Lanjutkan tulisan tentang rasisme dalam sepak bola yang tercantum di bawah, mulai setelah kalimat terakhirnya.

+++ TEKS YANG DITAMPILKAN

Tidak bisa dimungkiri bahwa sepakbola adalah olahraga terpopuler di dunia. Olahraga ini dimainkan di belahan dunia manapun, oleh siapapun, serta memiliki penggemar paling banyak di jagat ini. Menurut sejarah, olahraga ini sudah ada sejak jaman dahulu kala. Konon katanya pada jaman perang, olahraga ini dimainkan menggunakan kepala musuh yang sudah dipenggal sebagai bolanya.

 

Sepak bola adalah bahasa universal. Olah raga yang dapat dipahami oleh siapa saja. Sebuah aktifitas yang mampu memberikan kepuasan, dan kegembiraan bagi mereka yang memainkannya, juga mereka yang menyaksikan tanpa mengenal batas usia, ras, golongan dan juga jenis kelamin.

 

Sebagai olahraga yang sangat populer dan melibatkan banyak unsur dalam penyelenggaraannya, sepakbola dalam perkembangannya juga tidak luput dari berbagai masalah. Satu di antara sekian banyak masalah yang tidak dapat dianggap "enteng" dalam sepak bola adalah rasisme.

 

Kita pernah mendengar nama-nama pemain seperti George Weah, Edgar Davids, Mark Zorro, Patrick Kluivert, dll pernah mengalami pelecehan ras oleh para suporter. Tentu hal ini sangat ironis, mengingat berkembang pesatnya sepak bola tidak lepas dari peran para pemain berkulit hitam.

 

Di samping pemain-pemain berkulit putih seperti Franz Beckenbauer, Gerd Muller, Johan Cruyf, Diego Maradona, Enzo Francescoly, Paul Gascoigne, dll. Kita juga pernah mendengar kiprah pemain berkulit hitam seperti Pele, Eusebio, Garincha, Roger Milla, George Weah dll yang juga mempunyai peran besar dalam memajukan olah raga ini.

 

Sehingga ketika terjadi isu rasisme dalam sepak bola tentu hal ini menjadi hal yang sangat menyedihkan, seakan-akan kita lupa kepada jasa-jasa mereka. Kita seperti lupa jika epak bola sendiri pada hakekatnya dipertandingkan untuk menghibur, dan mempersatukan masyarakat.

++++++
+++ KUMPULAN DATA

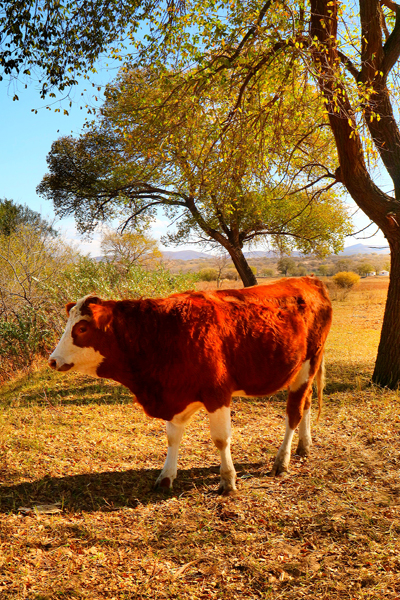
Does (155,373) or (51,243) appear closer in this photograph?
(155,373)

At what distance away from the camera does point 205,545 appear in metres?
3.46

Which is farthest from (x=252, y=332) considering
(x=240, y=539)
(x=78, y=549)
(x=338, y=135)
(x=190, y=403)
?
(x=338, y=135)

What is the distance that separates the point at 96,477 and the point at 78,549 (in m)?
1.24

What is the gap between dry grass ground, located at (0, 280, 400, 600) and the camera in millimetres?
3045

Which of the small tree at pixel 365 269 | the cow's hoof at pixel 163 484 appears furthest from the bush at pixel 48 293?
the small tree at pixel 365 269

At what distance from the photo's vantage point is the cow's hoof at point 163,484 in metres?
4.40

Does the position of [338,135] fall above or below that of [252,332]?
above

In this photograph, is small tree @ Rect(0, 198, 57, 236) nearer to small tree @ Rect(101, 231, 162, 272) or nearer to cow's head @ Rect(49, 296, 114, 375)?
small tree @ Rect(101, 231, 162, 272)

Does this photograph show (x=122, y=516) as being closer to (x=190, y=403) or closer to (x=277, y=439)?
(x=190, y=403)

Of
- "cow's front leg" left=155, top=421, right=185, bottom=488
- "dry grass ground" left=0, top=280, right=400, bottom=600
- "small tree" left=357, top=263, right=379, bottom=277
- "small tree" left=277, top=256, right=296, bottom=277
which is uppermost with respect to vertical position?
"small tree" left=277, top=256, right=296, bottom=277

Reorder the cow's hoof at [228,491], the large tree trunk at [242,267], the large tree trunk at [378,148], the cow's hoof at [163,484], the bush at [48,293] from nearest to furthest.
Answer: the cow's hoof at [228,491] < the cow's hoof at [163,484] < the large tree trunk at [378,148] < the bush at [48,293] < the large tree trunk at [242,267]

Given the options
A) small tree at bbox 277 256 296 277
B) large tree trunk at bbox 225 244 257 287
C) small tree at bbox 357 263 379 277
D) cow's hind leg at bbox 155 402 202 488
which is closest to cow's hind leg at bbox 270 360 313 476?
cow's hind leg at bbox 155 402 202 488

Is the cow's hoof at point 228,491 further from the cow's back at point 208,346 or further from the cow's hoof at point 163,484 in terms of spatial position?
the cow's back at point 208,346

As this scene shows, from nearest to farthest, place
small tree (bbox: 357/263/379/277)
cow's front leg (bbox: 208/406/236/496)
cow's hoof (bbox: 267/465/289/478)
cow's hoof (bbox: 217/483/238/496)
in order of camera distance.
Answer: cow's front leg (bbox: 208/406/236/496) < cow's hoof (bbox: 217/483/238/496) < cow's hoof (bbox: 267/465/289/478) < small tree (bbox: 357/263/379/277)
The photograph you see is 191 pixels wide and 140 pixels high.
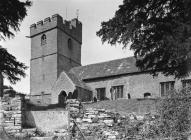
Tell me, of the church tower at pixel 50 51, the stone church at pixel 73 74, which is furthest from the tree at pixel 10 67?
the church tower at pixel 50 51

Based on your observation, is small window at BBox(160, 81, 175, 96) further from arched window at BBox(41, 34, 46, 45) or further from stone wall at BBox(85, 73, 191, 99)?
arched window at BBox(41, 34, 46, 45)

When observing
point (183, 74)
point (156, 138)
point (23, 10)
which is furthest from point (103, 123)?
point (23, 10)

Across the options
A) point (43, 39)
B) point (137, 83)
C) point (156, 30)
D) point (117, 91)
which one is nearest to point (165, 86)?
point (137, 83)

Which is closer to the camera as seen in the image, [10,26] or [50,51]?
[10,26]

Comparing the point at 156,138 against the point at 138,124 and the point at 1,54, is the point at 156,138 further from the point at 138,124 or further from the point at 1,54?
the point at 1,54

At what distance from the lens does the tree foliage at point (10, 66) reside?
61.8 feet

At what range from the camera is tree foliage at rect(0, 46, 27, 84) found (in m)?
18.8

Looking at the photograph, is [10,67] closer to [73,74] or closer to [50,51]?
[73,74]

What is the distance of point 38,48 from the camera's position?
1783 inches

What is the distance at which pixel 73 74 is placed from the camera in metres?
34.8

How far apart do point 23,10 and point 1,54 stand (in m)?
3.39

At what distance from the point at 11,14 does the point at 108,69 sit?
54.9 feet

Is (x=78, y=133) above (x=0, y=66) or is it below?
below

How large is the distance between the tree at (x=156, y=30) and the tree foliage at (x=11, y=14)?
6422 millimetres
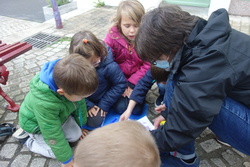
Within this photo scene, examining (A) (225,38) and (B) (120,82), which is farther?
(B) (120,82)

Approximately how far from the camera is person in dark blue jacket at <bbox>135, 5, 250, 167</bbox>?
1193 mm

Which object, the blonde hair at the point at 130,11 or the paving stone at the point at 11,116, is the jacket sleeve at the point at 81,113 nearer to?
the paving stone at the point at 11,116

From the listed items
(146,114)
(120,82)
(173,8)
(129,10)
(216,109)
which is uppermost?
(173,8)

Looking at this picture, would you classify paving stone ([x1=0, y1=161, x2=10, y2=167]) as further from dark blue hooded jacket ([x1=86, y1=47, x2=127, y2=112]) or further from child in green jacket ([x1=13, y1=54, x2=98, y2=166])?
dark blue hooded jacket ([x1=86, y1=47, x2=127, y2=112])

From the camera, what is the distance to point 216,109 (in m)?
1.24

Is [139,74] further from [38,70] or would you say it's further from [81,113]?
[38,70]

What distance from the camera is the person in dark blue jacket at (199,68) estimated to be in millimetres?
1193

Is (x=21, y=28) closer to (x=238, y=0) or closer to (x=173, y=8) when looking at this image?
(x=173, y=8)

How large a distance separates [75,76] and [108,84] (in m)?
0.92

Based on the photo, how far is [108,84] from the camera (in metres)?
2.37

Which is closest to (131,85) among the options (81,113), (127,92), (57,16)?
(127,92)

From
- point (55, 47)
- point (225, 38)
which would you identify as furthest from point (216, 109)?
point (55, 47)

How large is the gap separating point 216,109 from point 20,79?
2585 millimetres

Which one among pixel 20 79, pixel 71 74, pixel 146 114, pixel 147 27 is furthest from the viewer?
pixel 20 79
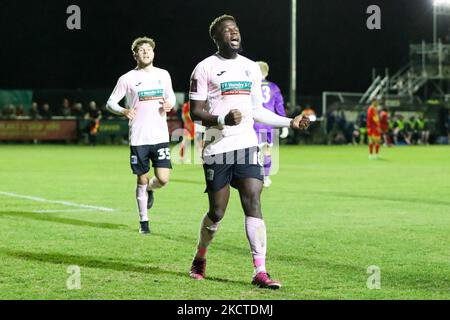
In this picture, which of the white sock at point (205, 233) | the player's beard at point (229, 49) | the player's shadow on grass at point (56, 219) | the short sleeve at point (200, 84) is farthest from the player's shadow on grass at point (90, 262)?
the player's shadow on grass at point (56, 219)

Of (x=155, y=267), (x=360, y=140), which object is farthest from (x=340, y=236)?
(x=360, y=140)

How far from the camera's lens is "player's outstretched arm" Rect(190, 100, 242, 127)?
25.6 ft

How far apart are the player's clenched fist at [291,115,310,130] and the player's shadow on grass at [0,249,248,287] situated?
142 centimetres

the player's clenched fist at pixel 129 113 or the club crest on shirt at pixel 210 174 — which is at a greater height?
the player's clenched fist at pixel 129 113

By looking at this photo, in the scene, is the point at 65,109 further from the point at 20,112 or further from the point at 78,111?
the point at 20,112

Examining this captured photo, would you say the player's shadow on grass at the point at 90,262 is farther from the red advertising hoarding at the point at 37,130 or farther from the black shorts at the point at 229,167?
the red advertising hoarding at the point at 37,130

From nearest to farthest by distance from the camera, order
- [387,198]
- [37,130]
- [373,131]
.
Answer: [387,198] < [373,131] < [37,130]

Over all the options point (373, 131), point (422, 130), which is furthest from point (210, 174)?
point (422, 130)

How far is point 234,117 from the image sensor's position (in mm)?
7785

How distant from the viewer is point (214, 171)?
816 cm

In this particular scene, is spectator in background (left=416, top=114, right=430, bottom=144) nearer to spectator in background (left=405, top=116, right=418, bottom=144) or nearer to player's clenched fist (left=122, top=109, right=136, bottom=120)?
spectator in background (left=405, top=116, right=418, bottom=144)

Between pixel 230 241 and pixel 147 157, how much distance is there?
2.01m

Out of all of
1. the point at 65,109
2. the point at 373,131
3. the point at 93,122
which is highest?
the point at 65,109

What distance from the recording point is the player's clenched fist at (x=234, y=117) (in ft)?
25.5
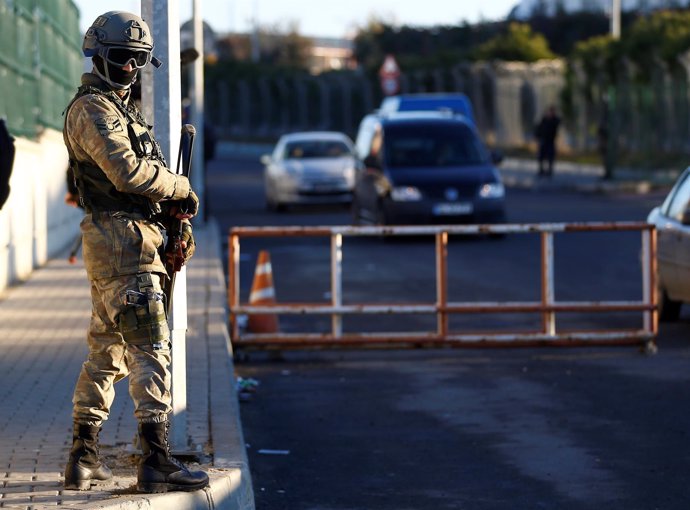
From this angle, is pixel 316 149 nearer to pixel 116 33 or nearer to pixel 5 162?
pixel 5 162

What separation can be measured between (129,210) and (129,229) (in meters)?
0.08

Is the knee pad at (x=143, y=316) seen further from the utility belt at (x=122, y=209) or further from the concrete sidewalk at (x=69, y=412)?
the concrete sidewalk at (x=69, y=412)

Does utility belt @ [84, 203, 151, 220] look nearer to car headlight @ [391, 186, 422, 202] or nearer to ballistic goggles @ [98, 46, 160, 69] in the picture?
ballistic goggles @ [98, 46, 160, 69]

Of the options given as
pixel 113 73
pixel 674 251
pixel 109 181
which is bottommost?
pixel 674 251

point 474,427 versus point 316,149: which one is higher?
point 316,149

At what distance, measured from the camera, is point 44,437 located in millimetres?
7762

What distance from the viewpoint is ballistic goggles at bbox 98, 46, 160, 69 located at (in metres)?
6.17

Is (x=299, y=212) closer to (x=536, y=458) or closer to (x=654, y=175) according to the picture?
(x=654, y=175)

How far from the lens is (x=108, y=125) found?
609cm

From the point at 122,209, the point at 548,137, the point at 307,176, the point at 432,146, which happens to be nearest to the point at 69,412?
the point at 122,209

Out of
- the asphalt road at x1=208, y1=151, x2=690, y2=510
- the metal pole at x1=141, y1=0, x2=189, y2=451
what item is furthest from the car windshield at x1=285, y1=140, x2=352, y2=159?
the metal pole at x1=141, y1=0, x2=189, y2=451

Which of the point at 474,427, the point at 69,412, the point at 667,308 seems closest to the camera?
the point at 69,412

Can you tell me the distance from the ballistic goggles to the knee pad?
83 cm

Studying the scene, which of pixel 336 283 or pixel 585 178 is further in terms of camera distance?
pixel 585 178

++++++

HASIL DI BAWAH:
Hal yang sama pun terjadi di negara kita, negara yang konon katanya menjunjung tinggi pluralisme dalam masyarakat, dan melindungi hak asasi setiap warganya. Dalam penyelenggaraan kompetisi tahun ini terdapat beberapa aksi rasisme dari oknum suporter terhadap beberapa pemain berkulit hitam, lebih ironis lagi aksi ini tidak hanya terjadi kepada para pemain asing, akan tetapi juga kepada para pemain lokal asal Papua.

 

Beberapa waktu lalu kita mendengar bagaimana para pemain Persipura mendapatkan cemoohan dari para pendukung tim lawan, ketika bermain away. Demikian juga Alex Pulalo yang mendapat teror rasisme ketika memperkuat Arema, saat bermain away. Tentu hal-hal seperti ini sangat menyedihkan, dan tidak dapat ditoleransi.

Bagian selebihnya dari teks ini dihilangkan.